Please repeat the records exactly from their first line, finishing at the line containing "content_type: application/x-javascript; charset=utf-8" and including it.

> [TASK DATA]
+--

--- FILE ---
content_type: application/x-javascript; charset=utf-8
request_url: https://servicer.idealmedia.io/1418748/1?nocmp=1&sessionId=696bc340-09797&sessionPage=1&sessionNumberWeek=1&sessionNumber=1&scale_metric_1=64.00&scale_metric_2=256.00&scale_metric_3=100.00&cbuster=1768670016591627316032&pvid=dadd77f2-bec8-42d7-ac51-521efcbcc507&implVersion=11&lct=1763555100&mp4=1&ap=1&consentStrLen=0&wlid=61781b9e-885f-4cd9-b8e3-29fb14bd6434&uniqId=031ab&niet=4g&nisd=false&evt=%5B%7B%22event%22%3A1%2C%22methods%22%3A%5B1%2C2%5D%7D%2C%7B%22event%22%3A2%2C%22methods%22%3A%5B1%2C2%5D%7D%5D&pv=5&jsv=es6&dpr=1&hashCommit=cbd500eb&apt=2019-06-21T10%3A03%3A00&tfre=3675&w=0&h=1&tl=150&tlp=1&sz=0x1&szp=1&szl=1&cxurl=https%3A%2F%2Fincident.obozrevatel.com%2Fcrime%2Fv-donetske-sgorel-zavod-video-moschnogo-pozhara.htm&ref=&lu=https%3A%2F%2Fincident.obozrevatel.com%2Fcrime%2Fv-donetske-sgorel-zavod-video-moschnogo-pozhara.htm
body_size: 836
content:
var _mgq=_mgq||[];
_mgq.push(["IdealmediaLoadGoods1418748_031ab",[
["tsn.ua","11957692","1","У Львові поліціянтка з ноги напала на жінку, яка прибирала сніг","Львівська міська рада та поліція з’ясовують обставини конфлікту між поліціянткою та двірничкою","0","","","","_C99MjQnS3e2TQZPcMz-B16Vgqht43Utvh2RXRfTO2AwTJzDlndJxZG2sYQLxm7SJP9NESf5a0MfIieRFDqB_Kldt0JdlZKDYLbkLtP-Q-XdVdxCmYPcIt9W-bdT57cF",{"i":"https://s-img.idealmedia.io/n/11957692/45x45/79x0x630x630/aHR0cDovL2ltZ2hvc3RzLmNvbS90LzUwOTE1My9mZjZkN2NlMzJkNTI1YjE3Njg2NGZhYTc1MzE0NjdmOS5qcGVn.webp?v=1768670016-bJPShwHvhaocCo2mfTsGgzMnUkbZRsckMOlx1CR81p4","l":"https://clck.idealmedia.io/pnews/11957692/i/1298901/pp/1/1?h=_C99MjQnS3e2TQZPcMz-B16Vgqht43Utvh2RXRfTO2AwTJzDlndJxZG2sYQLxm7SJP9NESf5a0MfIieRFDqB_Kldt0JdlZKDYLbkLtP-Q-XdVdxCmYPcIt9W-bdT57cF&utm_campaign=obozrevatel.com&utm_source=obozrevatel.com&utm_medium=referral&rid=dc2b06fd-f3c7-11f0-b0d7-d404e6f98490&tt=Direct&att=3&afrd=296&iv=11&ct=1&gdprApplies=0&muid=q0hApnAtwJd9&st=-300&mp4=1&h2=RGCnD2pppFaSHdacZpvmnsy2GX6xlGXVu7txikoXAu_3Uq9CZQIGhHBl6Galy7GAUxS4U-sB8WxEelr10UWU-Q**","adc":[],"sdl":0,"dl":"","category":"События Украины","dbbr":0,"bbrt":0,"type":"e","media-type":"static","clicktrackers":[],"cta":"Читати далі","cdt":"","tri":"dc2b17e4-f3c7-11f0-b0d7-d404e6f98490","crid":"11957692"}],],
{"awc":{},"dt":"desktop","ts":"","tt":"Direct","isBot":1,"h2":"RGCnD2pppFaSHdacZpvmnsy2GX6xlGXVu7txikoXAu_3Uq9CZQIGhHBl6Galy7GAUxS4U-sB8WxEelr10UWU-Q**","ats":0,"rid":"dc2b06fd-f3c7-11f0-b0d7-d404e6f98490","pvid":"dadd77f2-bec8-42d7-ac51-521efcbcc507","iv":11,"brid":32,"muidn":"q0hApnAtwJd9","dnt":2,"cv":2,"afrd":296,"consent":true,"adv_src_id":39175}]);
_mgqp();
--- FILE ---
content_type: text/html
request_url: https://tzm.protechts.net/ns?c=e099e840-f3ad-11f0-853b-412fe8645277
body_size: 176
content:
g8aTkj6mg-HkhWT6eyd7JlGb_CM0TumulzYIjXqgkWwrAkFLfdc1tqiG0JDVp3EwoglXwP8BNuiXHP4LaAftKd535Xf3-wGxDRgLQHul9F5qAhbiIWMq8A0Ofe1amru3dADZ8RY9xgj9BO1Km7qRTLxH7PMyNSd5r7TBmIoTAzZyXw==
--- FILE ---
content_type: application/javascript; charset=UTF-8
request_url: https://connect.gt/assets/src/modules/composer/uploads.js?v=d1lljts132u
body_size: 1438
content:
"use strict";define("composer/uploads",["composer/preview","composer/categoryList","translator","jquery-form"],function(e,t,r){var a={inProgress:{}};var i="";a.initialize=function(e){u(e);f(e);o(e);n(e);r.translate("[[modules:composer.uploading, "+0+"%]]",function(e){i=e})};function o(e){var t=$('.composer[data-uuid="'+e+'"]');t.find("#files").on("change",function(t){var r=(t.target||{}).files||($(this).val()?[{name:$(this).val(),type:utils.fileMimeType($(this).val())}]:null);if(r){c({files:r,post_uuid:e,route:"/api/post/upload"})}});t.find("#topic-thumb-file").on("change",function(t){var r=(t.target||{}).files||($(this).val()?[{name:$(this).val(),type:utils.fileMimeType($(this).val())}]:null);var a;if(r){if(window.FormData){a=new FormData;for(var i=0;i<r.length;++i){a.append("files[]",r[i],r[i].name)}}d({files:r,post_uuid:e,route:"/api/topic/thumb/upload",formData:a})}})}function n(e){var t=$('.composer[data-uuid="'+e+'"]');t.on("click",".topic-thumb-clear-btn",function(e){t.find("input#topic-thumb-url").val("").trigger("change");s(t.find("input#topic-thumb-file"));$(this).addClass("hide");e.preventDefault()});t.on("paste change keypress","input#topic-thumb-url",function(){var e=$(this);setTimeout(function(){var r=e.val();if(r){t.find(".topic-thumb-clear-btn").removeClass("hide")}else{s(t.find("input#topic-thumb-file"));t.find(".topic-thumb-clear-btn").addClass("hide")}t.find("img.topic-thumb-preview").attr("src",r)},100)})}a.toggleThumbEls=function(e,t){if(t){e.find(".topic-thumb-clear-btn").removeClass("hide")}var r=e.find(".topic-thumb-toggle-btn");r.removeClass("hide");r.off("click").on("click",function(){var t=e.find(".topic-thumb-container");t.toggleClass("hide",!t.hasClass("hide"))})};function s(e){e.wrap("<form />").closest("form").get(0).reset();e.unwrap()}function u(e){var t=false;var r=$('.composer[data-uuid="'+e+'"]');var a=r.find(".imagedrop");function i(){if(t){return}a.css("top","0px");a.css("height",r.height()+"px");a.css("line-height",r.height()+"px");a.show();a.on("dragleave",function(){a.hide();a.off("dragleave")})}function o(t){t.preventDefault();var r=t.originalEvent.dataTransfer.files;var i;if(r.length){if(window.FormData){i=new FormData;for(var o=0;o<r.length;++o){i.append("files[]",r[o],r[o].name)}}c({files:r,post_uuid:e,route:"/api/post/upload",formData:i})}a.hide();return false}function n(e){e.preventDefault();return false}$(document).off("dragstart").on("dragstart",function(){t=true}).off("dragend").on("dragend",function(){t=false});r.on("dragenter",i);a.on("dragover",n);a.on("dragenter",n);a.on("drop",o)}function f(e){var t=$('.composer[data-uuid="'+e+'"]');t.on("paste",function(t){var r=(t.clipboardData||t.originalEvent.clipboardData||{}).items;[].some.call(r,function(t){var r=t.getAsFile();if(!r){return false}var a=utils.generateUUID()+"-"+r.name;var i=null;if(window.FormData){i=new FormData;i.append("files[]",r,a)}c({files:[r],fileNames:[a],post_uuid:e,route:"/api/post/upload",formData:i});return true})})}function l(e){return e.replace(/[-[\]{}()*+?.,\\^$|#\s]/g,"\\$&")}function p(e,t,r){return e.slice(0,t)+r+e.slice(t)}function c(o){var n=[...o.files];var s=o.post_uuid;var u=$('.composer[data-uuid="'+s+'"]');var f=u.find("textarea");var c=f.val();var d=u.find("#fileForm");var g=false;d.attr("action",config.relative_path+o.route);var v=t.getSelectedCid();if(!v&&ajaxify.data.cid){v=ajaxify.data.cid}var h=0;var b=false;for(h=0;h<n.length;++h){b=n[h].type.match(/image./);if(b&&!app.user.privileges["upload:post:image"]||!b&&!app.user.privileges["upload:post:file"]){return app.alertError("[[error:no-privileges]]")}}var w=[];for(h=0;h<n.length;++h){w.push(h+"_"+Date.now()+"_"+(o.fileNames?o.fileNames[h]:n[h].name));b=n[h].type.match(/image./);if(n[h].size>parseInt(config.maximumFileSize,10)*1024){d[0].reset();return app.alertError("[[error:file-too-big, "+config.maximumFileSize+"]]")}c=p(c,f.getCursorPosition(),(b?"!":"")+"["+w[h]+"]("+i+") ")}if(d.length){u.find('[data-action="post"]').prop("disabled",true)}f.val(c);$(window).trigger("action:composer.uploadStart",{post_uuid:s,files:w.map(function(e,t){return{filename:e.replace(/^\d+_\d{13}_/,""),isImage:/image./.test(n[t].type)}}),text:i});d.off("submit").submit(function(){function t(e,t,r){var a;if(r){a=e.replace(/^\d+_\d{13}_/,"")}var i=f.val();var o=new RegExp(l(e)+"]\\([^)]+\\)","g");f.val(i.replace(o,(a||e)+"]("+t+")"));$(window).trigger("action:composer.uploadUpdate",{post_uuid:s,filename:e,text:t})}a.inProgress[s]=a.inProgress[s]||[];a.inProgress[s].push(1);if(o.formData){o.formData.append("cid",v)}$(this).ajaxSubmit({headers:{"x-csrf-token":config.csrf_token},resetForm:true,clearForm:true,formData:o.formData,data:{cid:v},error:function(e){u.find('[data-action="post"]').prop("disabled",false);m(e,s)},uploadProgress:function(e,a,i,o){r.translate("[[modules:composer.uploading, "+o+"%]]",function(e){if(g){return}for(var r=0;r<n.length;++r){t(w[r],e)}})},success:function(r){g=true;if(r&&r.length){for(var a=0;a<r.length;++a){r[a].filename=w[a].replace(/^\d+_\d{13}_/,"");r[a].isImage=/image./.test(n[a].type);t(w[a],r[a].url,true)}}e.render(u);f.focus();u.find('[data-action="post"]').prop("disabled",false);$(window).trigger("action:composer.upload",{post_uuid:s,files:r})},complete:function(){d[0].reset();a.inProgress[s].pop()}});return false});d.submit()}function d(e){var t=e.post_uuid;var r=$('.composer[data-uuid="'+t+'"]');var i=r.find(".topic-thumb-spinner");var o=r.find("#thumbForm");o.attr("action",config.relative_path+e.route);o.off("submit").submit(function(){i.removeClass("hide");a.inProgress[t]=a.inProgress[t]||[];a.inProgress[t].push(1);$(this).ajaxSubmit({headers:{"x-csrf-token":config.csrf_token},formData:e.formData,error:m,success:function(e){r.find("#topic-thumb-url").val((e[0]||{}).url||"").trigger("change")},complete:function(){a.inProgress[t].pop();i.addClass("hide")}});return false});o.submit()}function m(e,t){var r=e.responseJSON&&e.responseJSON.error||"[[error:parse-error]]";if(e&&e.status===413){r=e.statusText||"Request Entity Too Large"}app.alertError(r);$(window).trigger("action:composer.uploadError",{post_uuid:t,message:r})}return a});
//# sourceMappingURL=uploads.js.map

+--

> [RESULT FOR THIS TASK]
--- FILE ---
content_type: application/x-javascript; charset=utf-8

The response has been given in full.